There's a couple of things I hope to gain by this:
1) At the moment, I think a number of the interesting/exciting abilities you find in the mid-late game are being ill served by showing up in starting character packages. (Examples: Charm, Paralyze, Haste, spammable AE nukes/debuffs, etc.) Having them all available at the start robs them of a bit of the interest/excitement they would otherwise generate. If you want Paralyze now, you start with Vodun Mask or (probably much more rarely) Orb of Power and pick it up. You don't have to wait until the mid-game to find it, and it doesn't feel particularly noteworthy if you happen to snag it much earlier due to a random modifier. The same argument could apply to everything else I listed, as well as other things.
2) On the flip side, the early game's ability offerings tend to be overshaowed for summoner builds: you usually pick new abilities mostly to support your starting 3. There's not much reason or incentive to experiment: chances are you started with what you wanted, there's no reason to make do with anything else, no sense of growth in starting from unideal circumstances and working your way towards towards a desired build.

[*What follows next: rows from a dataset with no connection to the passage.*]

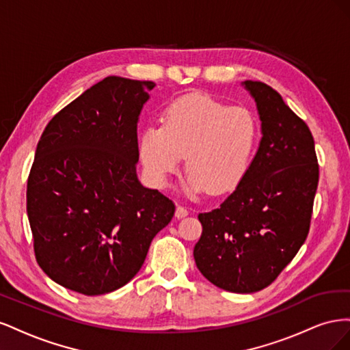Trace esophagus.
Returning a JSON list of instances; mask_svg holds the SVG:
<instances>
[{
  "mask_svg": "<svg viewBox=\"0 0 350 350\" xmlns=\"http://www.w3.org/2000/svg\"><path fill=\"white\" fill-rule=\"evenodd\" d=\"M188 215H189V211L187 210V207H184V206H178V207H176V210H175V216H176L178 219L187 217Z\"/></svg>",
  "mask_w": 350,
  "mask_h": 350,
  "instance_id": "1",
  "label": "esophagus"
}]
</instances>
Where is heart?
Wrapping results in <instances>:
<instances>
[{
	"label": "heart",
	"mask_w": 350,
	"mask_h": 350,
	"mask_svg": "<svg viewBox=\"0 0 350 350\" xmlns=\"http://www.w3.org/2000/svg\"><path fill=\"white\" fill-rule=\"evenodd\" d=\"M258 143V122L245 108H228L203 93L167 105L162 126H149L139 143L147 178L163 187L181 157L189 193L225 194L247 175Z\"/></svg>",
	"instance_id": "obj_1"
}]
</instances>
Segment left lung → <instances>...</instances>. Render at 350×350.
<instances>
[{
  "instance_id": "obj_1",
  "label": "left lung",
  "mask_w": 350,
  "mask_h": 350,
  "mask_svg": "<svg viewBox=\"0 0 350 350\" xmlns=\"http://www.w3.org/2000/svg\"><path fill=\"white\" fill-rule=\"evenodd\" d=\"M256 100L261 142L247 175L219 208L200 213L201 274L220 289L258 292L276 280L310 232L319 185L312 134L266 83H242Z\"/></svg>"
}]
</instances>
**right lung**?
I'll return each instance as SVG.
<instances>
[{
  "instance_id": "1",
  "label": "right lung",
  "mask_w": 350,
  "mask_h": 350,
  "mask_svg": "<svg viewBox=\"0 0 350 350\" xmlns=\"http://www.w3.org/2000/svg\"><path fill=\"white\" fill-rule=\"evenodd\" d=\"M153 81L109 76L49 121L27 179L36 261L88 296L129 283L175 204L137 178V122Z\"/></svg>"
}]
</instances>
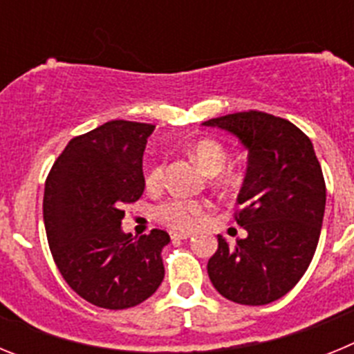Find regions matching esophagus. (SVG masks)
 Wrapping results in <instances>:
<instances>
[{"label":"esophagus","instance_id":"34e87169","mask_svg":"<svg viewBox=\"0 0 354 354\" xmlns=\"http://www.w3.org/2000/svg\"><path fill=\"white\" fill-rule=\"evenodd\" d=\"M170 237L171 239H187V237H192V232H177V230H171Z\"/></svg>","mask_w":354,"mask_h":354}]
</instances>
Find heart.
<instances>
[{"label":"heart","mask_w":354,"mask_h":354,"mask_svg":"<svg viewBox=\"0 0 354 354\" xmlns=\"http://www.w3.org/2000/svg\"><path fill=\"white\" fill-rule=\"evenodd\" d=\"M192 152L200 167L211 175L223 170L225 162H227V150L220 143L214 142V140H200V142L193 145ZM162 175H165V167L162 165H156L154 168H150L145 177L147 186L158 187L162 183ZM218 183L223 184V186H230V184L236 183V175L223 174ZM209 204L207 202H202V200L170 198L156 207V218L171 228L192 230L202 220V216L205 214Z\"/></svg>","instance_id":"heart-1"}]
</instances>
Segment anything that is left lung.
Wrapping results in <instances>:
<instances>
[{"label":"left lung","instance_id":"left-lung-1","mask_svg":"<svg viewBox=\"0 0 354 354\" xmlns=\"http://www.w3.org/2000/svg\"><path fill=\"white\" fill-rule=\"evenodd\" d=\"M204 126L232 133L248 150L236 212L248 236L236 246L218 236L209 278L230 301L268 305L299 282L314 257L326 205L323 170L310 138L286 118L250 109Z\"/></svg>","mask_w":354,"mask_h":354}]
</instances>
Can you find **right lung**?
<instances>
[{"label":"right lung","instance_id":"right-lung-1","mask_svg":"<svg viewBox=\"0 0 354 354\" xmlns=\"http://www.w3.org/2000/svg\"><path fill=\"white\" fill-rule=\"evenodd\" d=\"M156 126L111 120L72 138L44 189V225L55 264L72 290L108 310L150 298L165 278V230L122 232L124 207L145 189L143 150Z\"/></svg>","mask_w":354,"mask_h":354}]
</instances>
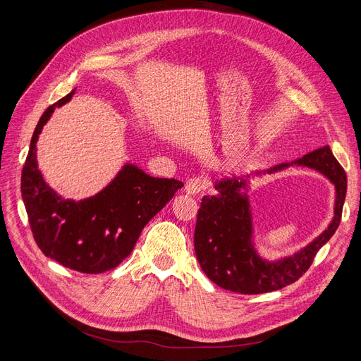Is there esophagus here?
<instances>
[{"label":"esophagus","instance_id":"obj_1","mask_svg":"<svg viewBox=\"0 0 361 361\" xmlns=\"http://www.w3.org/2000/svg\"><path fill=\"white\" fill-rule=\"evenodd\" d=\"M205 182L201 178H191L185 185V191L191 195H197L204 191Z\"/></svg>","mask_w":361,"mask_h":361}]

3) (minor) Reduce the amount of time/thinking needed up front when starting a new game. Even with only 4 choices (relic, element, element, starting ally), I feel like there would be some benefit to cutting this down: the vast, vast majority of characters die pretty much right out of the gate anyway, encouraging lots of thought about and pondering over options only to kill you in less time than you spent choosing, over and over, seems potentially counterproductive.
TLDR: I want to nerf starting ability sets, probably down to a single relatively mild ability, both to make certain concepts they current give out at the start feel more special/rare when you find them naturally in their mid or late-game levels, and to make what you find and choose to use in the early game more important. (And, to a minor degree, to de-emphasize character creation a bit since for 95% of players you'll be right back there again within several minutes at most anyway.)
Feedback and comments're welcome.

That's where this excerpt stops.